In Spanish-Chinese relations, the most delicate moment came when, based on the principle of universal jurisdiction, Spanish judges eager for glory and world fame wanted to prosecute several Chinese leaders, including former President Jiang Zemin, for the repression in Tibet. Not only did Spanish companies in China suffer the consequences of this attempt, but the Chinese embassy in Madrid threatened the then head of Spanish diplomacy, José Manuel García Margallo, with foreclosure of Spain’s large foreign debt in his hands. A new law, agreed between Mariano Rajoy and opposition leader Alfredo Pérez Rubalcaba, unravelled the mess, culminating in an official visit to Beijing by the prime minister, who then signed agreements worth more than 3 billion euros. Spain’s foreign ministry was haunted by the judgement of US Secretary of State Hillary Clinton when the United States demanded criminal sanctions similar to those sought by the Spanish courts. “It is never a good idea to attack and want to imprison your banker”, alluding to the huge debt that the American superpower was holding in the hands of China.

European weakness and Spanish indigence
For its part, the European Union also exhibits a marked weakness not only with China but also with the countries that supply it with energy products, the real Achilles heel of the European club, which could mark its own future with respect to both the United States and China.
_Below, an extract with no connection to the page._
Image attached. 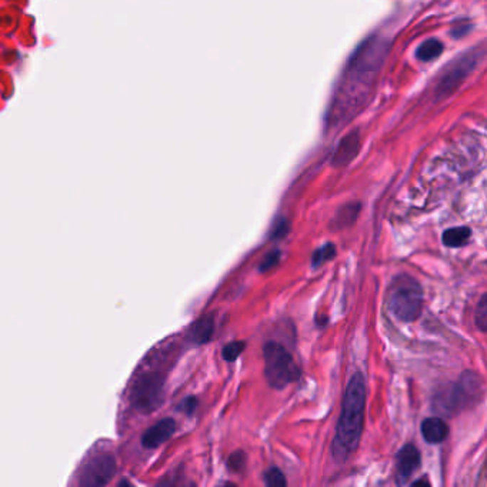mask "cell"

Here too, the Eurostat figures are dramatic: the trade balance of the EU as a whole has gone from a surplus of 55.2 billion euros in 2021 to a deficit of 431.2 billion in 2022. The net energy bill (exports minus imports of energy products) has a lot to do with this, with a deficit of 285.8 billion euros in 2021, rising to a deficit of 653.6 billion euros in 2022. And rising, because the first month of 2023 alone already accumulates a deficit of 34.5 billion euros.
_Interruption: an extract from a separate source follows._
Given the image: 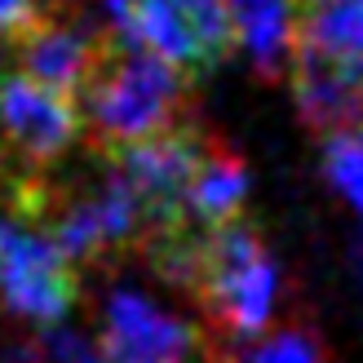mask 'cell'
Wrapping results in <instances>:
<instances>
[{"instance_id":"12","label":"cell","mask_w":363,"mask_h":363,"mask_svg":"<svg viewBox=\"0 0 363 363\" xmlns=\"http://www.w3.org/2000/svg\"><path fill=\"white\" fill-rule=\"evenodd\" d=\"M293 45L363 58V0H293Z\"/></svg>"},{"instance_id":"6","label":"cell","mask_w":363,"mask_h":363,"mask_svg":"<svg viewBox=\"0 0 363 363\" xmlns=\"http://www.w3.org/2000/svg\"><path fill=\"white\" fill-rule=\"evenodd\" d=\"M111 363H191L204 350L195 323L160 311L133 288H116L102 306V346Z\"/></svg>"},{"instance_id":"19","label":"cell","mask_w":363,"mask_h":363,"mask_svg":"<svg viewBox=\"0 0 363 363\" xmlns=\"http://www.w3.org/2000/svg\"><path fill=\"white\" fill-rule=\"evenodd\" d=\"M208 363H244V354L226 350V341H217V346H208Z\"/></svg>"},{"instance_id":"17","label":"cell","mask_w":363,"mask_h":363,"mask_svg":"<svg viewBox=\"0 0 363 363\" xmlns=\"http://www.w3.org/2000/svg\"><path fill=\"white\" fill-rule=\"evenodd\" d=\"M102 13H106V23H111V31H116V35H124V40H133L138 0H102Z\"/></svg>"},{"instance_id":"18","label":"cell","mask_w":363,"mask_h":363,"mask_svg":"<svg viewBox=\"0 0 363 363\" xmlns=\"http://www.w3.org/2000/svg\"><path fill=\"white\" fill-rule=\"evenodd\" d=\"M0 363H49L45 341L40 346H35V341H5V346H0Z\"/></svg>"},{"instance_id":"16","label":"cell","mask_w":363,"mask_h":363,"mask_svg":"<svg viewBox=\"0 0 363 363\" xmlns=\"http://www.w3.org/2000/svg\"><path fill=\"white\" fill-rule=\"evenodd\" d=\"M49 13V0H0V35L18 40Z\"/></svg>"},{"instance_id":"20","label":"cell","mask_w":363,"mask_h":363,"mask_svg":"<svg viewBox=\"0 0 363 363\" xmlns=\"http://www.w3.org/2000/svg\"><path fill=\"white\" fill-rule=\"evenodd\" d=\"M359 266H363V252H359Z\"/></svg>"},{"instance_id":"3","label":"cell","mask_w":363,"mask_h":363,"mask_svg":"<svg viewBox=\"0 0 363 363\" xmlns=\"http://www.w3.org/2000/svg\"><path fill=\"white\" fill-rule=\"evenodd\" d=\"M0 301L35 323H58L80 301V270L40 226L0 217Z\"/></svg>"},{"instance_id":"4","label":"cell","mask_w":363,"mask_h":363,"mask_svg":"<svg viewBox=\"0 0 363 363\" xmlns=\"http://www.w3.org/2000/svg\"><path fill=\"white\" fill-rule=\"evenodd\" d=\"M213 133H204L195 120H182L173 124L169 133L147 138V142H133V147H120V151H106L111 169L138 191L142 208H147V235L160 226H177L186 222V195H191V182L204 164V155L213 151Z\"/></svg>"},{"instance_id":"1","label":"cell","mask_w":363,"mask_h":363,"mask_svg":"<svg viewBox=\"0 0 363 363\" xmlns=\"http://www.w3.org/2000/svg\"><path fill=\"white\" fill-rule=\"evenodd\" d=\"M186 94H191L186 71H177L160 53L116 35L102 67H98V76L80 94L94 147L106 155V151H120V147H133V142L169 133L173 124L191 120Z\"/></svg>"},{"instance_id":"14","label":"cell","mask_w":363,"mask_h":363,"mask_svg":"<svg viewBox=\"0 0 363 363\" xmlns=\"http://www.w3.org/2000/svg\"><path fill=\"white\" fill-rule=\"evenodd\" d=\"M323 169H328L333 186L350 199L363 217V124L346 133H333L328 138V151H323Z\"/></svg>"},{"instance_id":"7","label":"cell","mask_w":363,"mask_h":363,"mask_svg":"<svg viewBox=\"0 0 363 363\" xmlns=\"http://www.w3.org/2000/svg\"><path fill=\"white\" fill-rule=\"evenodd\" d=\"M116 31L94 27V23H62V18L45 13L31 31H23L13 40V58L23 62L27 76L45 80L62 94H84L89 80L98 76V67L111 49Z\"/></svg>"},{"instance_id":"8","label":"cell","mask_w":363,"mask_h":363,"mask_svg":"<svg viewBox=\"0 0 363 363\" xmlns=\"http://www.w3.org/2000/svg\"><path fill=\"white\" fill-rule=\"evenodd\" d=\"M293 94L297 111L315 133L333 138L363 124V58H341L311 45H293Z\"/></svg>"},{"instance_id":"13","label":"cell","mask_w":363,"mask_h":363,"mask_svg":"<svg viewBox=\"0 0 363 363\" xmlns=\"http://www.w3.org/2000/svg\"><path fill=\"white\" fill-rule=\"evenodd\" d=\"M244 363H333L328 350L315 328L306 323H288V328H275L270 337H257L244 350Z\"/></svg>"},{"instance_id":"2","label":"cell","mask_w":363,"mask_h":363,"mask_svg":"<svg viewBox=\"0 0 363 363\" xmlns=\"http://www.w3.org/2000/svg\"><path fill=\"white\" fill-rule=\"evenodd\" d=\"M226 346L262 337L279 301V266L248 217H230L204 230V270L191 293Z\"/></svg>"},{"instance_id":"11","label":"cell","mask_w":363,"mask_h":363,"mask_svg":"<svg viewBox=\"0 0 363 363\" xmlns=\"http://www.w3.org/2000/svg\"><path fill=\"white\" fill-rule=\"evenodd\" d=\"M133 45L160 53L164 62H173L177 71H186L195 80L199 71H213L208 67V53L199 45V35L191 27L186 9L177 0H138V18H133Z\"/></svg>"},{"instance_id":"9","label":"cell","mask_w":363,"mask_h":363,"mask_svg":"<svg viewBox=\"0 0 363 363\" xmlns=\"http://www.w3.org/2000/svg\"><path fill=\"white\" fill-rule=\"evenodd\" d=\"M240 49L252 58L257 76L275 80L293 62V0H230Z\"/></svg>"},{"instance_id":"5","label":"cell","mask_w":363,"mask_h":363,"mask_svg":"<svg viewBox=\"0 0 363 363\" xmlns=\"http://www.w3.org/2000/svg\"><path fill=\"white\" fill-rule=\"evenodd\" d=\"M76 94H62L27 71H0V133L23 169H53L84 133Z\"/></svg>"},{"instance_id":"15","label":"cell","mask_w":363,"mask_h":363,"mask_svg":"<svg viewBox=\"0 0 363 363\" xmlns=\"http://www.w3.org/2000/svg\"><path fill=\"white\" fill-rule=\"evenodd\" d=\"M45 354L49 363H111L102 350H94L80 333H67V328H53L45 337Z\"/></svg>"},{"instance_id":"10","label":"cell","mask_w":363,"mask_h":363,"mask_svg":"<svg viewBox=\"0 0 363 363\" xmlns=\"http://www.w3.org/2000/svg\"><path fill=\"white\" fill-rule=\"evenodd\" d=\"M248 199V169L244 160L235 155L230 147L213 142V151L204 155L195 182H191V195H186V222L195 226H222L230 217H240Z\"/></svg>"}]
</instances>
And finally, in terms of the impact on EU citizens, the overall impact is 0.5% less GDP. Obviously, not all countries suffer with the same intensity, especially in terms of the wealth-poverty indices within the EU itself.

It is disturbing to note that Spain is the only country in the club whose inhabitants have a lower per capita income now than in 2019: 24,590 euros, 2.3% less. Given the enormous inflation rates, it is clear that Spain is accelerating its impoverishment by leaps and bounds.